Les mocassins bien cirés ont tendance à me voler dans les plumes. Et pourtant, moi, à les voir s’activer ainsi, ces fourmis ridicules qui se hâtent, piétinent, halètent et traînent leur visage barricadé dans le métro ou le train, je ne peux que les aimer. Pourquoi brûlent-ils le pavé ? Pour aller « travailler ». Ils se croient fute fute, à courir après leurs bouts de papier. Ce travail les rend chèvres mais ça sert à quoi s’ils peuvent même pas le bouffer, ce papier ?

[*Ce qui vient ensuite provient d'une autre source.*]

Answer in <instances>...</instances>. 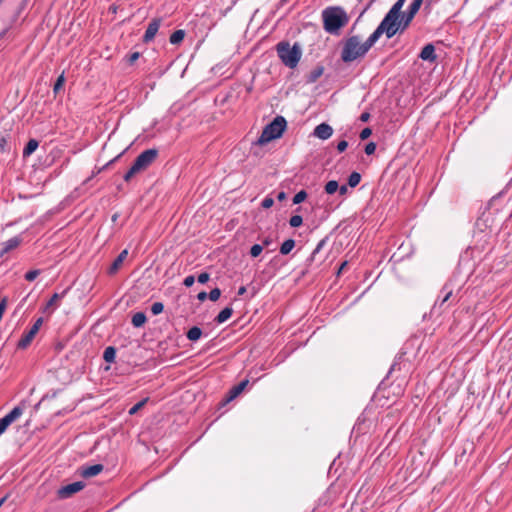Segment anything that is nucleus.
Returning <instances> with one entry per match:
<instances>
[{
	"label": "nucleus",
	"mask_w": 512,
	"mask_h": 512,
	"mask_svg": "<svg viewBox=\"0 0 512 512\" xmlns=\"http://www.w3.org/2000/svg\"><path fill=\"white\" fill-rule=\"evenodd\" d=\"M384 33L377 27L365 42L357 35L346 38L341 50V59L345 63H350L358 58L364 57L370 48L378 41Z\"/></svg>",
	"instance_id": "1"
},
{
	"label": "nucleus",
	"mask_w": 512,
	"mask_h": 512,
	"mask_svg": "<svg viewBox=\"0 0 512 512\" xmlns=\"http://www.w3.org/2000/svg\"><path fill=\"white\" fill-rule=\"evenodd\" d=\"M324 30L330 34H336L348 21L346 11L339 6H330L322 11Z\"/></svg>",
	"instance_id": "2"
},
{
	"label": "nucleus",
	"mask_w": 512,
	"mask_h": 512,
	"mask_svg": "<svg viewBox=\"0 0 512 512\" xmlns=\"http://www.w3.org/2000/svg\"><path fill=\"white\" fill-rule=\"evenodd\" d=\"M406 0H397L388 13L385 15L378 28L386 34L387 38H392L399 31L398 18Z\"/></svg>",
	"instance_id": "3"
},
{
	"label": "nucleus",
	"mask_w": 512,
	"mask_h": 512,
	"mask_svg": "<svg viewBox=\"0 0 512 512\" xmlns=\"http://www.w3.org/2000/svg\"><path fill=\"white\" fill-rule=\"evenodd\" d=\"M287 126V122L283 116H276L271 123L266 125L255 142L257 145H265L274 139L282 136Z\"/></svg>",
	"instance_id": "4"
},
{
	"label": "nucleus",
	"mask_w": 512,
	"mask_h": 512,
	"mask_svg": "<svg viewBox=\"0 0 512 512\" xmlns=\"http://www.w3.org/2000/svg\"><path fill=\"white\" fill-rule=\"evenodd\" d=\"M276 51L285 66L295 68L298 65L301 58V49L297 44L291 46L289 42L282 41L276 45Z\"/></svg>",
	"instance_id": "5"
},
{
	"label": "nucleus",
	"mask_w": 512,
	"mask_h": 512,
	"mask_svg": "<svg viewBox=\"0 0 512 512\" xmlns=\"http://www.w3.org/2000/svg\"><path fill=\"white\" fill-rule=\"evenodd\" d=\"M158 156L157 149H147L140 153L133 162L130 169L125 173L124 180L129 182L133 176L148 168Z\"/></svg>",
	"instance_id": "6"
},
{
	"label": "nucleus",
	"mask_w": 512,
	"mask_h": 512,
	"mask_svg": "<svg viewBox=\"0 0 512 512\" xmlns=\"http://www.w3.org/2000/svg\"><path fill=\"white\" fill-rule=\"evenodd\" d=\"M85 484L82 481L73 482L61 487L58 491L60 498H68L74 493L81 491Z\"/></svg>",
	"instance_id": "7"
},
{
	"label": "nucleus",
	"mask_w": 512,
	"mask_h": 512,
	"mask_svg": "<svg viewBox=\"0 0 512 512\" xmlns=\"http://www.w3.org/2000/svg\"><path fill=\"white\" fill-rule=\"evenodd\" d=\"M24 410L20 406L14 407L8 414H6L3 418L0 419L3 426L8 428L13 422L19 419Z\"/></svg>",
	"instance_id": "8"
},
{
	"label": "nucleus",
	"mask_w": 512,
	"mask_h": 512,
	"mask_svg": "<svg viewBox=\"0 0 512 512\" xmlns=\"http://www.w3.org/2000/svg\"><path fill=\"white\" fill-rule=\"evenodd\" d=\"M161 25V19L155 18L149 24L143 36V42L148 43L152 41L157 34Z\"/></svg>",
	"instance_id": "9"
},
{
	"label": "nucleus",
	"mask_w": 512,
	"mask_h": 512,
	"mask_svg": "<svg viewBox=\"0 0 512 512\" xmlns=\"http://www.w3.org/2000/svg\"><path fill=\"white\" fill-rule=\"evenodd\" d=\"M313 134L321 140H326L332 136L333 129L329 124L321 123L315 127Z\"/></svg>",
	"instance_id": "10"
},
{
	"label": "nucleus",
	"mask_w": 512,
	"mask_h": 512,
	"mask_svg": "<svg viewBox=\"0 0 512 512\" xmlns=\"http://www.w3.org/2000/svg\"><path fill=\"white\" fill-rule=\"evenodd\" d=\"M22 242V238L20 236H15L10 238L9 240L2 243V248L0 250V256L3 257L6 253L11 250L16 249Z\"/></svg>",
	"instance_id": "11"
},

Je me rappelle très bien quand il a, pour la première fois, posé les yeux sur moi. J’étais pas plus gros qu’un chaton à l’époque ! Bon, je vais vous avouer un truc : je n’suis pas « pure race », comme ils disent. C’est peut-être pour ça que la maîtresse de ma maman elle nous a déposés, moi et mes sœurs, dans une très grosse boîte qui puait la friture, les vêtements sales, et beaucoup de choses très grasses (j’ai su plus tard qu’on appelait ce truc « poubelle »). Bon, j’étais pas tout seul. On était cinq là-dedans. Alors, comme on voulait sortir de c’te grosse boîte qui puait les chaussettes sales, on a commencé à japper. Et c’est comme ça que Roger nous a récupérés.
On s’arrête à l’ombre d’un grand chêne. Au tour de Coco de se confier.
– On peut dire que moi, j’ai eu de la chance. J’ai eu une maîtresse qui prenait bien soin de moi. Elle m’a accepté comme j’étais alors que les autres, souvent, ils lui demandaient ce qui m’était arrivé et me regardaient comme si j’étais pas normal. Oh, pas les autres animaux, non. Ce sont les humains qui me jetaient souvent leur regard gêné, aussi lourd qu’une enclume. Le pire, c’était leur regard de pitié. Alors ma maîtresse, elle volait dans les plumes de tous ceux qui me cherchaient des noises ! Et ils comprenaient vite qu’il fallait pas nous chercher. Ce… (il cherche ses mots), cet handicap, pour moi, ce n’en était pas un. L’amour de ma maîtresse était le meilleur des remèdes.